Hands-On Tutorial: What-If Analysis With Interactive Scoring¶
The interactive scoring feature of a Dataiku visual model enables anyone to run “what-if” analyses and compare multiple test cases from real or hypothetical situations. Learn how to use an interactive scoring tool that has been embedded in a dashboard with this hands-on exercise.
You will need a Dataiku DSS project with a dataset that you can use to create a predictive model. We will use the Haiku Starter project as an example. There are two ways you can import this project:
From the Dataiku DSS homepage, click +New Project > DSS Tutorials > General Topics > Haiku Starter.
Download the zip archive for your version of Dataiku DSS, then from the Dataiku DSS homepage, click +New Project > Import project and choose the zip archive you downloaded.
You should now be on the project’s homepage.
Go to the project’s list of dashboards, open the Analytic dashboard, and go to the What-If Analysis slide.
This slide contains an interactive scoring tile. The model underlying this tile predicts whether a customer of the Haiku T-Shirt company is a “high value” customer. We may be interested in assessing the likelihood that a new customer will become “high value” for various profiles.
Specifying a What-If Scenario¶
The left-hand side of the tile displays the interactive simulator where you can configure all the input features values. The right-hand side displays the result of the prediction, along with explanations of which features contribute most strongly to this prediction.
The default values are based on the training set for the model, and use the medians for numerical features and the most common values for categorical features. To create your own custom scenario, simply change the values:
The feature order_date_year_distinct is a count of the number of distinct years in which the customer has made an order. For a new customer, we won’t know this value, so click the Ignore feature button to not specify a value to the model.
Do the same for the features order_day_of_week_distinct and order_date_month_distinct.
The value for feature ip_address_country is “United States” and for ip_address_city it is “Tokyo”, because these were the most common values for each of these features, but it doesn’t make common sense. Change the value of ip_address_country to “Japan”.
Set ip_address_geopoint to Ignore feature.
We can see that this changes the predicted probability of the customer being “high value” from 24% to 28%.
The display for the prediction depends upon whether the model is a binary classification, multi-class classification, or regression. In this hands-on, the model is a binary classification problem and the display shows the model-predicted probability of each category and the classification threshold.
In a multi-class classification problem, the display shows the model-predicted probability of each category, and the predicted category.
In a regression problem, the display shows the model-predicted probability density function for the target, and the predicted value.
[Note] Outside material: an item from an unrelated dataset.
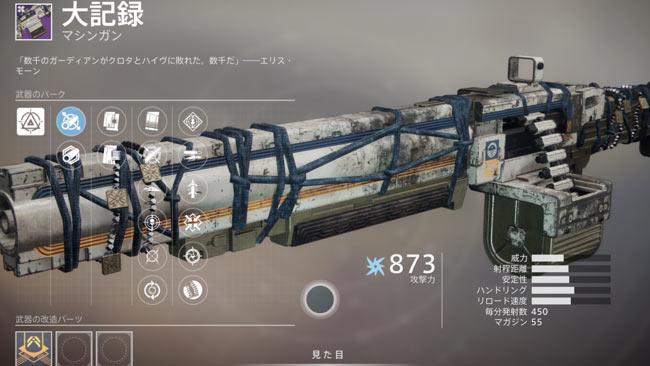 destiny2-afinememorial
Comparing What-If Scenarios¶
A primary value of what-if analysis is to be able to compare differences scenarios. To do this in Dataiku DSS:
Click Add to Comparator.
Change ip_address_country and ip_address_city to “United States” and “New York”, respectively, then click Add to Comparator.
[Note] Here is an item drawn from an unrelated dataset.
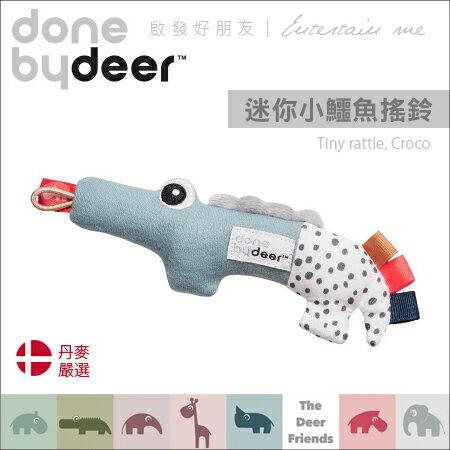 ✿蟲寶寶✿【丹麥Donebydeer】啟發好朋友好抓握安撫玩具迷你小鱷魚搖鈴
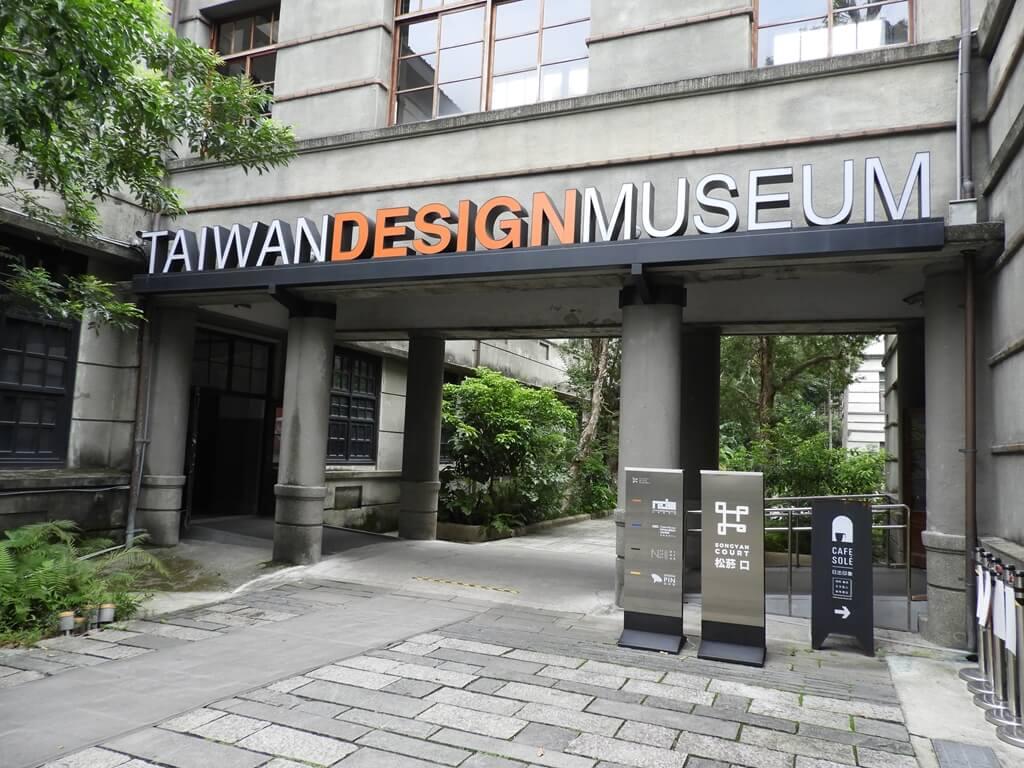松山文創園區的圖片:Taiwan Design Museum 入口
Change ip_address_country and ip_address_city to “France” and “Paris”, respectively, then click Add to Comparator.
Click Compare to open the comparator.
You can quickly see from the display how the probability of being “high value” changes from scenario to scenario.
Scrolling down the comparator display, you can quickly see which features are different across the scenarios; the features that are the same are greyed out.
Copying Values into a What-If Scenario¶
It is time consuming to manually update all the feature values in a scenario. You can copy rows from a DSS dataset into the interactive scoring tile to create a scenario.
The What-If Analysis slide has a dataset tile below the interactive scoring tile.
Right-click on a row in the dataset and select Copy row as JSON.
In the interactive scoring tile, click … and select Paste features, then follow the instructions in the dialog.
A dialog appears to confirm the values you will paste. Click Paste.